## What to produce
Leave the pictures out, and repeat exactly each line from the one that holds "Image intitulée Reapply" through the final line of the entries below.

#### Exercise materials

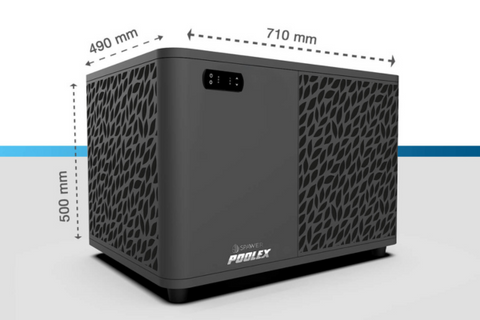The Strength of Full Inverter Technology and EVI Efficiency Down to -25°C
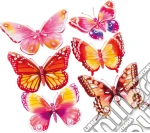 Adesivi decorativi «Farfalla» giochi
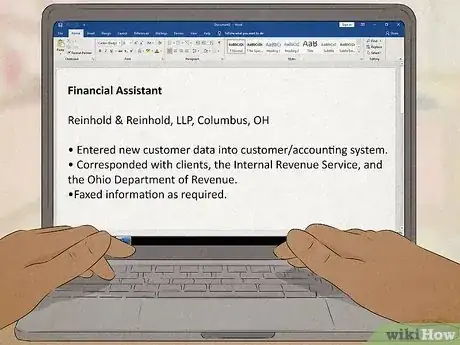 Image intitulée Reapply for Your Own Job Step 1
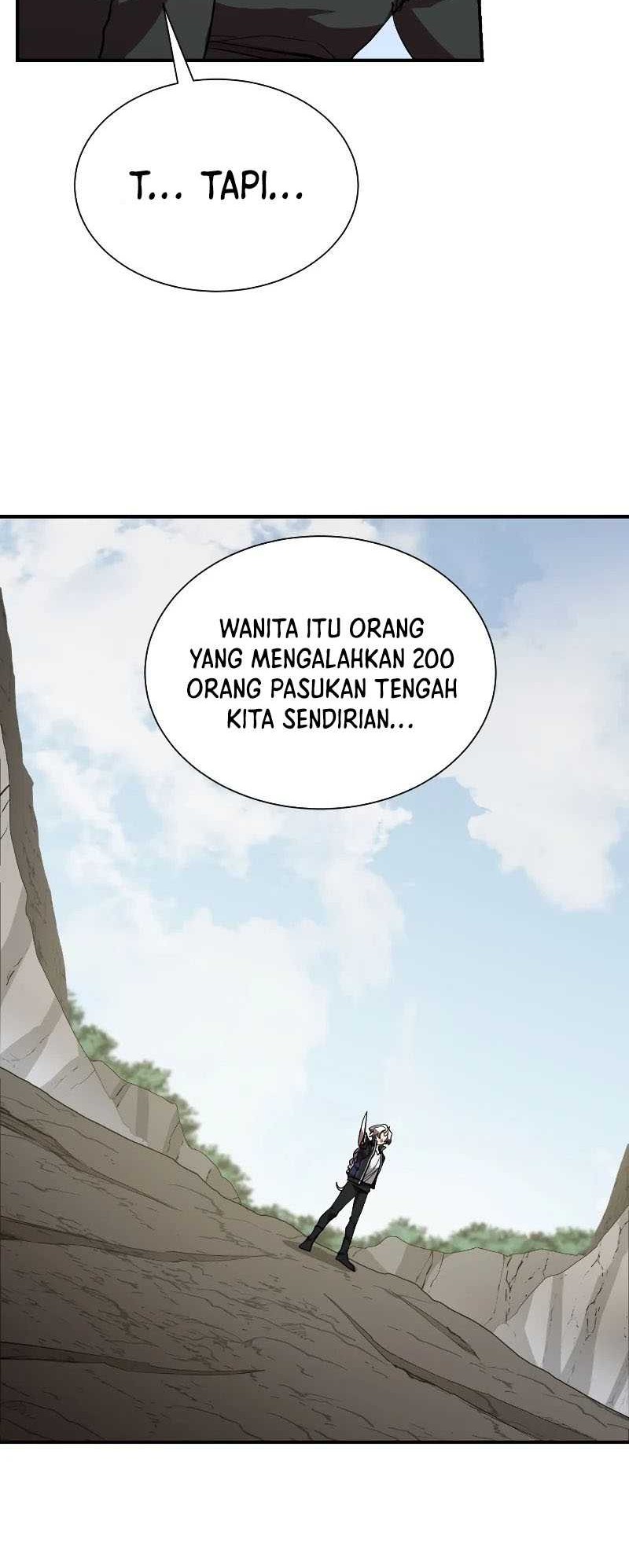 My School Life Pretending to Be a Worthless Person Chapter 48 - halaman 44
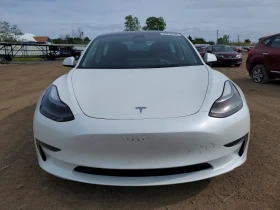 Tesla Model 3, снимка 5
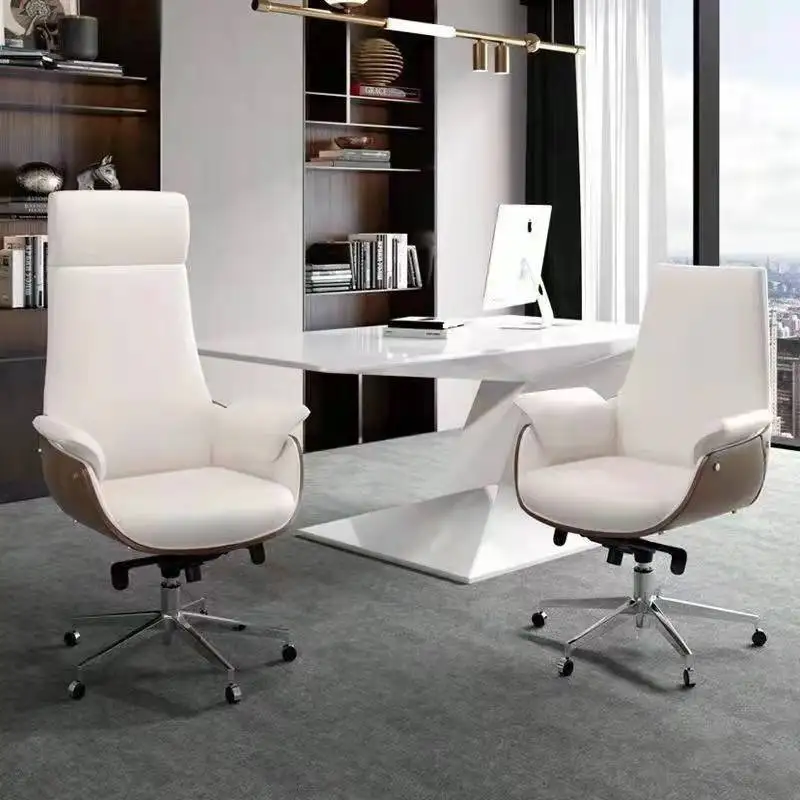 Эргономичный стул для офиса встреч работы с компьютером дома спальни общежития |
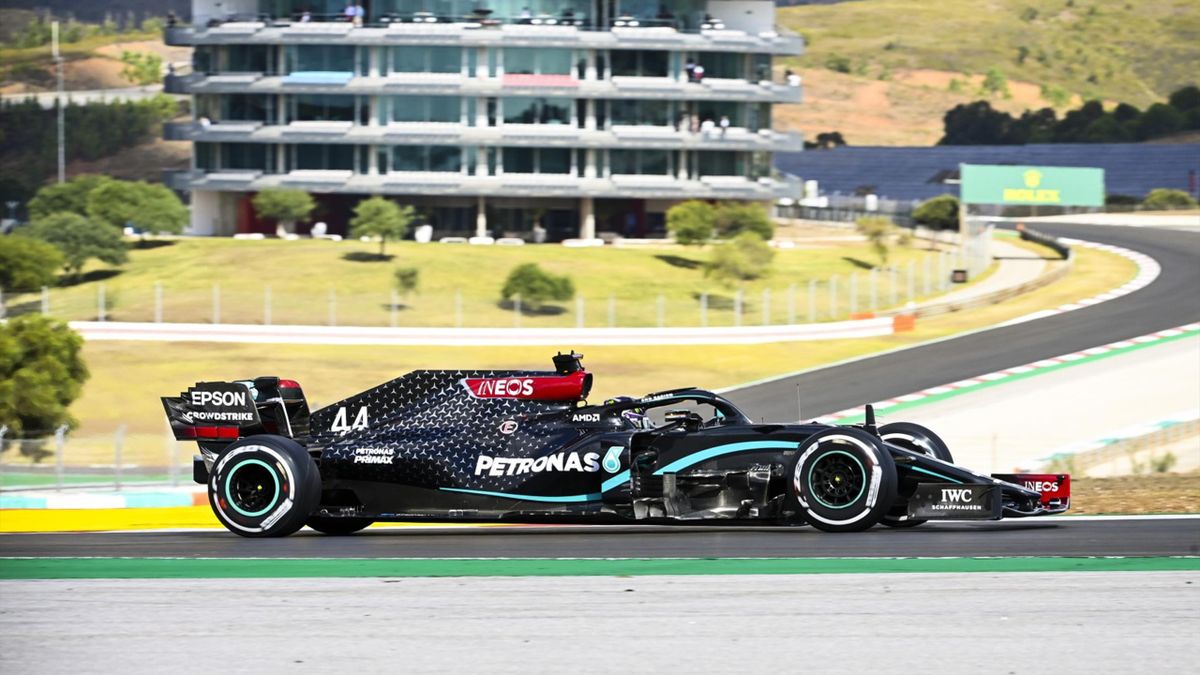Grand Prix Du Portugal Piege Du Virage N 1 Vent Pluie 92e Victoire Le Gp En Questions Eurosport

########

## Answer to the problem
 Image intitulée Reapply for Your Own Job Step 1
 My School Life Pretending to Be a Worthless Person Chapter 48 - halaman 44
 Tesla Model 3, снимка 5
 Эргономичный стул для офиса встреч работы с компьютером дома спальни общежития |
Grand Prix Du Portugal Piege Du Virage N 1 Vent Pluie 92e Victoire Le Gp En Questions Eurosport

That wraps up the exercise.